CONSIDERATO IN DIRITTO

1. L’impugnazione si appalesa manifestamente infondata e, pertanto, va

2. E’ da premettere che il Tribunale, sulla deduzione del Rannesi circa
l’avvenuto completo disvelamento dei fatti con le sentenze relative ai fatti
associativi di cui all’art. 74 d.P.R. n. 309 del 1990 e di cui all’art. 416 bis cod.
pen., anche in considerazione del gran numero di collaboratori (compresi
Giuseppe Pulvirenti, il suocero dell’istante ed altri congiunti) che avevano chiarito
le corrispondenti circostanze e le relative responsabilità, sicché altro contributo
cognitivo egli non avrebbe potuto apportare non avendo, peraltro, mai assunto
un ruolo di vertice nel clan, ha indicato la posizione dell’istante come quella di
persona che aveva fatto parte dell’associazione di stampo mafioso capeggiata da
Giuseppe Pulvirenti operante nelle località siciliane di Belpasso e Nicolosi e poi
Misterbianco, ed altre ancora fino ad alcuni quartieri di Catania.

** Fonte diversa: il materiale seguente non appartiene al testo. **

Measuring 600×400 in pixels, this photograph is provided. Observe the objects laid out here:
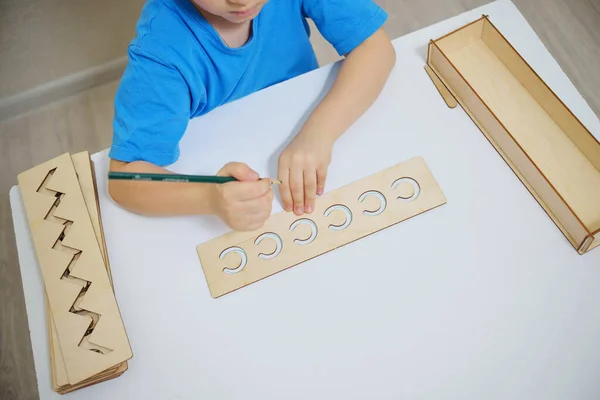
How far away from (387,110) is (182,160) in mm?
260

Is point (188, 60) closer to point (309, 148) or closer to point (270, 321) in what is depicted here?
point (309, 148)

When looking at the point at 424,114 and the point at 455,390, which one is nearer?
the point at 455,390

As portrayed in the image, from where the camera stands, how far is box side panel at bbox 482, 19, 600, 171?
600mm

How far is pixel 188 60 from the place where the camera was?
65 cm

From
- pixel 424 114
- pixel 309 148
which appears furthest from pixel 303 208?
pixel 424 114

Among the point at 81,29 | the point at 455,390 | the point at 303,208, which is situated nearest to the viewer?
the point at 455,390

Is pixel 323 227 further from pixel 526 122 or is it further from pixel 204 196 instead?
pixel 526 122

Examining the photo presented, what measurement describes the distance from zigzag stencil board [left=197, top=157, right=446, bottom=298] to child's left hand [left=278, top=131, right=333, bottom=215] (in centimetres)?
1

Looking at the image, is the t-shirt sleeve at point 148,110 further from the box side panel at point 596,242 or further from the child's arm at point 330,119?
the box side panel at point 596,242

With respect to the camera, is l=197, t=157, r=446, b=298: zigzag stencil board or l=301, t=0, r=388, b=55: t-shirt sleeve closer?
l=197, t=157, r=446, b=298: zigzag stencil board

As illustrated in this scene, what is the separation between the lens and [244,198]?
60cm

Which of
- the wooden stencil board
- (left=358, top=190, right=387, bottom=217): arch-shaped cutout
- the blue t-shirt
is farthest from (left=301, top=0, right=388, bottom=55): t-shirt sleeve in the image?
the wooden stencil board

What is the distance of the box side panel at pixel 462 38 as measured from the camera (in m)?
0.67

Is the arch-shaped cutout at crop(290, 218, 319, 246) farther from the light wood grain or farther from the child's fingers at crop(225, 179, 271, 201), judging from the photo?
the light wood grain
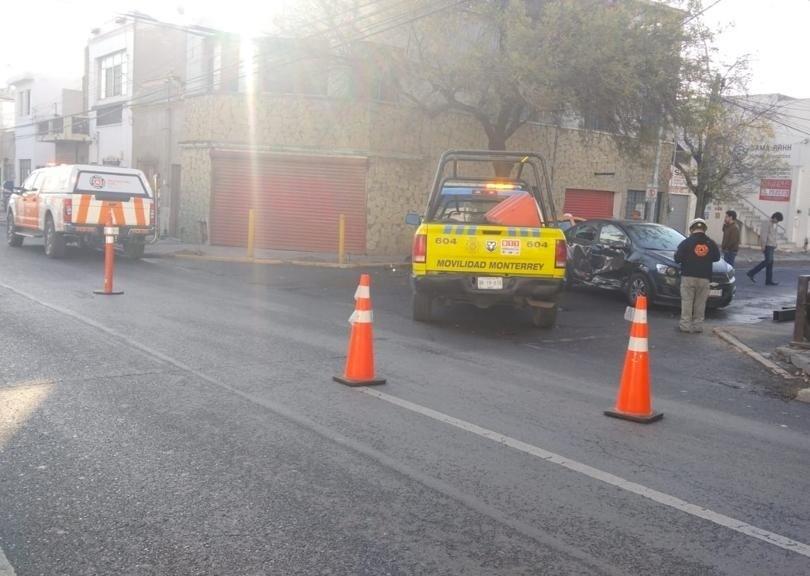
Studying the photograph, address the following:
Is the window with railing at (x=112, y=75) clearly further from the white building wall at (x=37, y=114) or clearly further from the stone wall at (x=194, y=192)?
the white building wall at (x=37, y=114)

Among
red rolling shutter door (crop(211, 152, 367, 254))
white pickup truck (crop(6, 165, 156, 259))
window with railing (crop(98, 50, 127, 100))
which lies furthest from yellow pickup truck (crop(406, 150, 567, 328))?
window with railing (crop(98, 50, 127, 100))

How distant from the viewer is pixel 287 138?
22.4 meters

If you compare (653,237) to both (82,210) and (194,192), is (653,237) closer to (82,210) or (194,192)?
(82,210)

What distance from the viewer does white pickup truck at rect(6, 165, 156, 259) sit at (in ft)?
55.0

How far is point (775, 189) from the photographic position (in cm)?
4256

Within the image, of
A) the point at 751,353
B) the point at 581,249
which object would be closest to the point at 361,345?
the point at 751,353

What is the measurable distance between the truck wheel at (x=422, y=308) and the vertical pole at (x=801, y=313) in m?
4.73

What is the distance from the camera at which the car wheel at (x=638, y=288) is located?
43.9 feet

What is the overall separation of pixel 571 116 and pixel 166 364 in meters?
14.6

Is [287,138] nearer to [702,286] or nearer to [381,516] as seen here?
[702,286]

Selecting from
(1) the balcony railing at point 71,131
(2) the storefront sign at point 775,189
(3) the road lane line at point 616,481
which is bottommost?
(3) the road lane line at point 616,481

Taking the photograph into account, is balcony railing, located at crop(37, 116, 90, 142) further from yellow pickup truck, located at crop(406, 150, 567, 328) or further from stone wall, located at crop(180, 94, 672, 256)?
yellow pickup truck, located at crop(406, 150, 567, 328)

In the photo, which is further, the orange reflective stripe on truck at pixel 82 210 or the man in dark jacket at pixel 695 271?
the orange reflective stripe on truck at pixel 82 210

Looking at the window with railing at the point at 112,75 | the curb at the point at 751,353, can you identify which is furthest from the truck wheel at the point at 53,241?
the window with railing at the point at 112,75
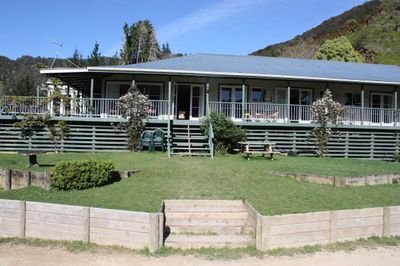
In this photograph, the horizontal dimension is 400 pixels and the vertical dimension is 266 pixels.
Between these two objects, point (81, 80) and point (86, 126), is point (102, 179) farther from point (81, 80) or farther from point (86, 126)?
point (81, 80)

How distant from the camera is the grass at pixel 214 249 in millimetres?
7121

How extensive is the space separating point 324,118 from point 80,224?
582 inches

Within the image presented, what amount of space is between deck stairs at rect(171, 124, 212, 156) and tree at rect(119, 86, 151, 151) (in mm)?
1559

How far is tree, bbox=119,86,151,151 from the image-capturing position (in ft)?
61.7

E’ rilevante ricordare anche che i Giudici specializzati, illustrati l’orbita e lo
spessore criminale della suddetta cosca, hanno aggiunto che, se poteva
sostanzialmente convenirsi sul ruolo non di vertice giocato dal Rannesi
nell’associazione mafiosa e nei fatti delittuosi dalla stessa propugnati e da lui
commessi, doveva in pari tempo rilevarsi come nell’ambito dell’associazione
dedita allo spaccio di stupefacenti la funzione del medesimo fosse stata descritta
come la più attiva e dinamica del gruppo, ed hanno osservato ulteriormente che:
in materia di reati relativi alle armi la conoscenza del Rannesi era da ritenersi
certamente idonea a fornire elementi sul luogo in cui le stesse (non ritrovate)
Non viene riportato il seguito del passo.